:: Stored data ::

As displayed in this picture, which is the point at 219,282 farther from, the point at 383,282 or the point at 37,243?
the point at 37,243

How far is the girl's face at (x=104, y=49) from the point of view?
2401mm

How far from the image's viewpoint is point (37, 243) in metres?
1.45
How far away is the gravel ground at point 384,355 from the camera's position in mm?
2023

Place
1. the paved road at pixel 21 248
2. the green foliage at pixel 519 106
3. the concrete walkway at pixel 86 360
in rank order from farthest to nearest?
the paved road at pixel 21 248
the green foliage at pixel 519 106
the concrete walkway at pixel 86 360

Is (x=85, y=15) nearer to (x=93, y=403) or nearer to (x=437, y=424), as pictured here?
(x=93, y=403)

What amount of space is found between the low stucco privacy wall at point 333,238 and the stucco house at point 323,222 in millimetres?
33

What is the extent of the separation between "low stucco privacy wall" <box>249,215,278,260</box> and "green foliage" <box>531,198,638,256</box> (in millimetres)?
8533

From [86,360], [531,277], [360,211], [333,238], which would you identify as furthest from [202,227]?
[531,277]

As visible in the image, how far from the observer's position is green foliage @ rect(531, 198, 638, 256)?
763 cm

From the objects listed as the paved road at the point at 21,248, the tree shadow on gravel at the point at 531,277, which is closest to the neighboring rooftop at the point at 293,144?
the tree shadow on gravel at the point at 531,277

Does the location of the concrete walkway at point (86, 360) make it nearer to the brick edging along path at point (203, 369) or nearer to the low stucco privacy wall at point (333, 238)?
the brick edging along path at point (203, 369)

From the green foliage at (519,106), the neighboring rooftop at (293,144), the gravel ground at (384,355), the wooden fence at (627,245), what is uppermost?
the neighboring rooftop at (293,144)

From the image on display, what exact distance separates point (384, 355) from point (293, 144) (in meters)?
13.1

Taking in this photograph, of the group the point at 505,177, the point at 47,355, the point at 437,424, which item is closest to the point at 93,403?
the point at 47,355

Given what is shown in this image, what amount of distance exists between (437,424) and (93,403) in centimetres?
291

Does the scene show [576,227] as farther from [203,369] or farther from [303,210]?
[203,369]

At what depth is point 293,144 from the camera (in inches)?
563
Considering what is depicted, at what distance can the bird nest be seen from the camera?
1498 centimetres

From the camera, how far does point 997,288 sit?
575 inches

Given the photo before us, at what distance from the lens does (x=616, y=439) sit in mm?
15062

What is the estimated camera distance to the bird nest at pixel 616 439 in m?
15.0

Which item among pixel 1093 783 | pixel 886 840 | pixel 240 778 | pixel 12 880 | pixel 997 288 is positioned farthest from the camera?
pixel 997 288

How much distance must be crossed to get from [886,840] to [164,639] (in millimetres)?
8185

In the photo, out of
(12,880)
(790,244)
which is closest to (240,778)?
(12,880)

:::

Problem details: Rewrite the data above, changing every "low stucco privacy wall" to "low stucco garden wall" and leaving everything else unchanged.

The output:
As displayed in this picture, which is the point at 219,282 farther from, the point at 383,282 or the point at 37,243?
the point at 37,243

How far is the girl's face at (x=104, y=49) from the point of view?
2401mm

How far from the image's viewpoint is point (37, 243) in metres?
1.45
How far away is the gravel ground at point 384,355 from the camera's position in mm?
2023

Place
1. the paved road at pixel 21 248
2. the green foliage at pixel 519 106
3. the concrete walkway at pixel 86 360
in rank order from farthest to nearest?
the paved road at pixel 21 248
the green foliage at pixel 519 106
the concrete walkway at pixel 86 360

Is (x=85, y=15) nearer to (x=93, y=403) or nearer to (x=437, y=424), as pictured here?
(x=93, y=403)

What amount of space is found between the low stucco garden wall at point 333,238 and the stucco house at point 323,222 in millimetres?
33

What is the extent of the separation between "low stucco garden wall" <box>249,215,278,260</box> and "green foliage" <box>531,198,638,256</box> (in millimetres)?
8533

From [86,360], [531,277], [360,211], [333,238], which would you identify as furthest from [202,227]?
[531,277]

As visible in the image, how far from the observer's position is green foliage @ rect(531, 198, 638, 256)?
763 cm

From the objects listed as the paved road at the point at 21,248, the tree shadow on gravel at the point at 531,277, which is closest to the neighboring rooftop at the point at 293,144?
the tree shadow on gravel at the point at 531,277

Does the location of the concrete walkway at point (86, 360) make it nearer to the brick edging along path at point (203, 369) or nearer to the low stucco garden wall at point (333, 238)?
the brick edging along path at point (203, 369)

From the green foliage at (519,106), the neighboring rooftop at (293,144), the gravel ground at (384,355), the wooden fence at (627,245), what is uppermost?
the neighboring rooftop at (293,144)

From the image on display, what exact distance separates point (384, 355) from point (293, 144) (in meters)?
13.1

Taking in this photograph, of the group the point at 505,177, the point at 47,355, the point at 437,424, which item is closest to the point at 93,403?
the point at 47,355

Given what is shown in this image, what amount of distance exists between (437,424) and (93,403) in centimetres?
291

Does the scene show [576,227] as farther from [203,369] or farther from [303,210]?
[203,369]

At what depth is point 293,144 from the camera (in inches)?
563
Considering what is depicted, at what distance can the bird nest be seen from the camera?
1498 centimetres

From the camera, how far does point 997,288 sit?
575 inches

Given the photo before us, at what distance from the lens does (x=616, y=439) sit in mm?
15062

What is the estimated camera distance to the bird nest at pixel 616 439 in m?
15.0

Which item among pixel 1093 783 | pixel 886 840 | pixel 240 778 | pixel 12 880 | pixel 997 288 is positioned farthest from the camera?
pixel 997 288

How much distance must be crossed to get from [886,840] to [164,639] (in millimetres)?
8185

In the photo, out of
(12,880)
(790,244)
which is closest to (240,778)?
(12,880)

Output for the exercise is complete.